RW&G

Ninth Circuit Invalidates Sheriff's Good Cause Requirement For Concealed Weapons License

February 25, 2014

The San Diego County Sheriff's "good cause" requirement for a "concealed-carry" weapons (CCW) license has been struck down by the Ninth Circuit Court of Appeals on the ground that it violates the Second Amendment.

In Peruta, et al. v. County of San Diego, et al., Case No. 10-56971, the Court considered a challenge to the Sheriff's policy for issuing a CCW license. The California Penal Code requires, among other things, that "good cause" be shown for issuance of the license. In San Diego County, a showing of "good cause" requires "supporting documentation" such as a restraining order, to demonstrate a "unique risk of harm: …a set of circumstances that distinguish the applicant from the mainstream and causes him or her to be placed in harm's way."

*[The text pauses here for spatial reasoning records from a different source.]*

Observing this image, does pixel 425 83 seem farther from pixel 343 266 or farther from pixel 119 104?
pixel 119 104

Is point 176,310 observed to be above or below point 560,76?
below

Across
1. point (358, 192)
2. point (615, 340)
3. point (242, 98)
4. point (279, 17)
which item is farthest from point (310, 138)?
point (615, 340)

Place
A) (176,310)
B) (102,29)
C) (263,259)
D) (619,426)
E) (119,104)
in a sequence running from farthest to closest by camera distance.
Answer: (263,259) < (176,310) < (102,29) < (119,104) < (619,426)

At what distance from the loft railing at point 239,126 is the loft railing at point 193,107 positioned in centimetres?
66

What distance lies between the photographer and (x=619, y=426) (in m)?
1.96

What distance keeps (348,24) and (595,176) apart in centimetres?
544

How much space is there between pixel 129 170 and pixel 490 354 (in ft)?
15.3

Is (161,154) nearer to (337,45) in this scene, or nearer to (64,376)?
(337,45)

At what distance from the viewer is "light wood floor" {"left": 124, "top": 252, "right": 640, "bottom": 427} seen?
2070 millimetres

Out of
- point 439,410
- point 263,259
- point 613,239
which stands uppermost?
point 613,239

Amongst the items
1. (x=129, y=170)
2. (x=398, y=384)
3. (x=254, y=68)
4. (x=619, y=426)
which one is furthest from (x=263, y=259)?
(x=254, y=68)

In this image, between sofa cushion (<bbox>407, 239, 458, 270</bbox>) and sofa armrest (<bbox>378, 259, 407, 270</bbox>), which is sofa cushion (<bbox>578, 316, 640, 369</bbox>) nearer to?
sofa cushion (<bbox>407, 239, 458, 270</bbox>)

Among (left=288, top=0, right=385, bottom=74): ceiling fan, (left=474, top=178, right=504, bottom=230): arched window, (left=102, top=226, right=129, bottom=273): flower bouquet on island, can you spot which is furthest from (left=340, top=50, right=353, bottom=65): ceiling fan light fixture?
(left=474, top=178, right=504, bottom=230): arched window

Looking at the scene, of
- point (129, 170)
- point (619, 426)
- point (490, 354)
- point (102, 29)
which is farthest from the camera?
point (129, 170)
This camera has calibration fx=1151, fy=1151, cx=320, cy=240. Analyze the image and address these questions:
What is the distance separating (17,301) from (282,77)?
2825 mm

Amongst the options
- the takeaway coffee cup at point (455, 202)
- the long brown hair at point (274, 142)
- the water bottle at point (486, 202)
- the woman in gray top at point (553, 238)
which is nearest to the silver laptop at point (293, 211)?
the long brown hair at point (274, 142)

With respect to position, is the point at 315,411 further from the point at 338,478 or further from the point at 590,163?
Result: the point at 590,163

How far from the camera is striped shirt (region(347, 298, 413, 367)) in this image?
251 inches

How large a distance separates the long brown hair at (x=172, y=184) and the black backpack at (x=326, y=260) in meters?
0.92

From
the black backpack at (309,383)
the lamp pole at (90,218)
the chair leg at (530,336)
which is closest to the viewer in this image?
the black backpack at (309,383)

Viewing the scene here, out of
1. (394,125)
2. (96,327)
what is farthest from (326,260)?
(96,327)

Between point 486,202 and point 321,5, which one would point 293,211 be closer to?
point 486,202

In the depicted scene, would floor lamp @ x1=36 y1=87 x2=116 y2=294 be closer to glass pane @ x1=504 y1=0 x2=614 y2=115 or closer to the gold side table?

The County contended the policy is a reasonable regulation, consistent with decisional law and necessary to protect the public from the risks posed by concealed handguns. The Plaintiffs argued that the Second Amendment required the County to issue CCW licenses to use handguns for self-defense outside of the home without having to provide "supporting documentation" showing that the risk of harm to them was greater than the general risk of harm faced by others outside of the home.

The Court, in a split 2 to 1 decision, concluded that a law-abiding citizen who carries an operable handgun for self-defense outside of the home is "bear[ing] Arms" within the meaning of the Second Amendment. The Court stated that it was not holding that the Second Amendment requires the government to permit a law abiding citizen to carry a concealed handgun in public. Instead, the Court found where a State, such as California, has banned the open carrying of a loaded firearm in public, and the only remaining option for carrying a handgun in public for self defense is to carry a concealed handgun, the government may not require an individualized showing of harm before issuing a CCW license. Accordingly, the Court concluded that the County impermissibly infringed the Second Amendment by denying a CCW license on the basis that applicants failed to show they faced a greater risk of harm in public than that faced by the population in general.

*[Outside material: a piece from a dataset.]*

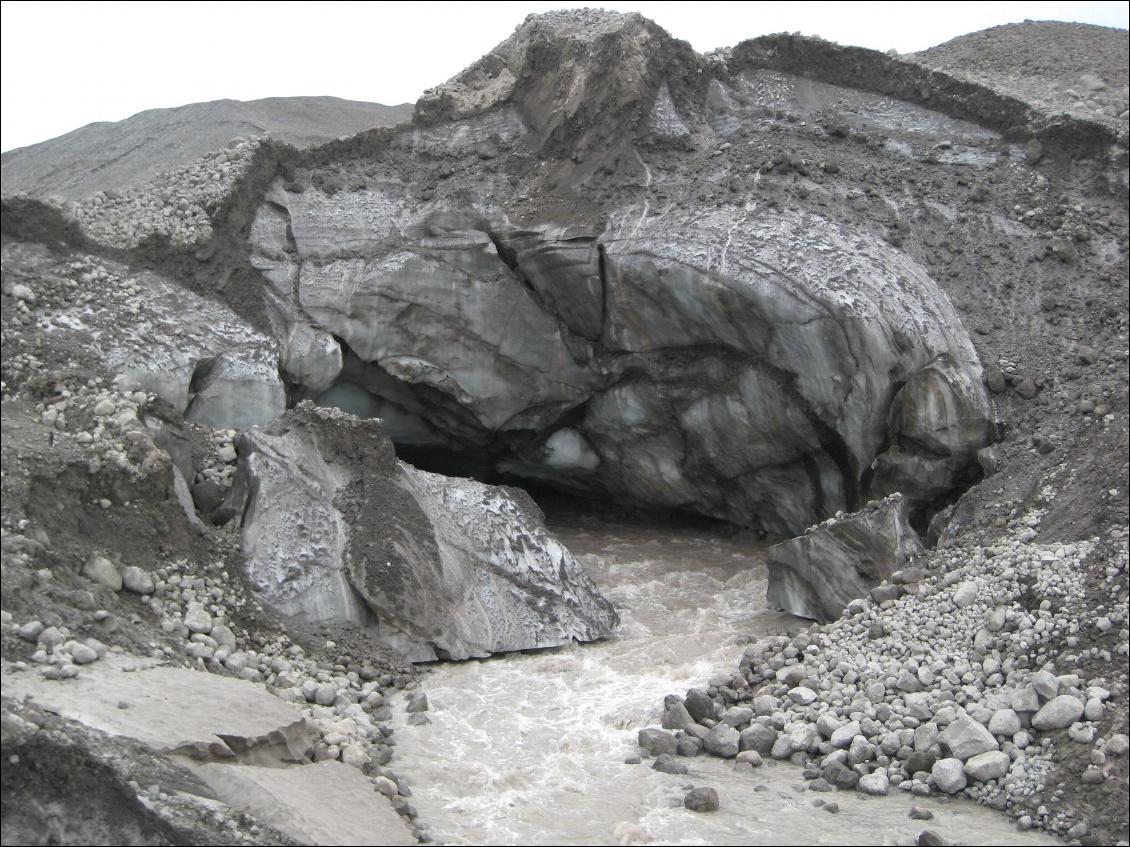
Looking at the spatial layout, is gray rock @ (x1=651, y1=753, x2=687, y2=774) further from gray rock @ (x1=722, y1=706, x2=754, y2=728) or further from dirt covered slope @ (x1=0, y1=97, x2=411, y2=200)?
dirt covered slope @ (x1=0, y1=97, x2=411, y2=200)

The Peruta decision is broad and sweeping. So long as California continues to ban the open carrying of loaded firearms in public, law-abiding citizens who seek a permit to carry a concealed handgun for self-defense in public need not show that they face a risk of harm that is any different from the general risk of harm everyone faces when they leave their homes. It is unknown whether the decision may be limited, expanded, or overruled by further judicial action. Police agencies acting on CCW applications should heed the decision, and should monitor whether a larger panel of the Ninth Circuit agrees to rehear the case or, alternatively, whether review is sought in the United States Supreme Court.

The County of San Diego has announced it will not seek further review of the decision. Nevertheless, the State of California is considering whether to request a rehearing en banc. Any judge of the Ninth Circuit also may call for a vote on whether the case should be reheard en banc.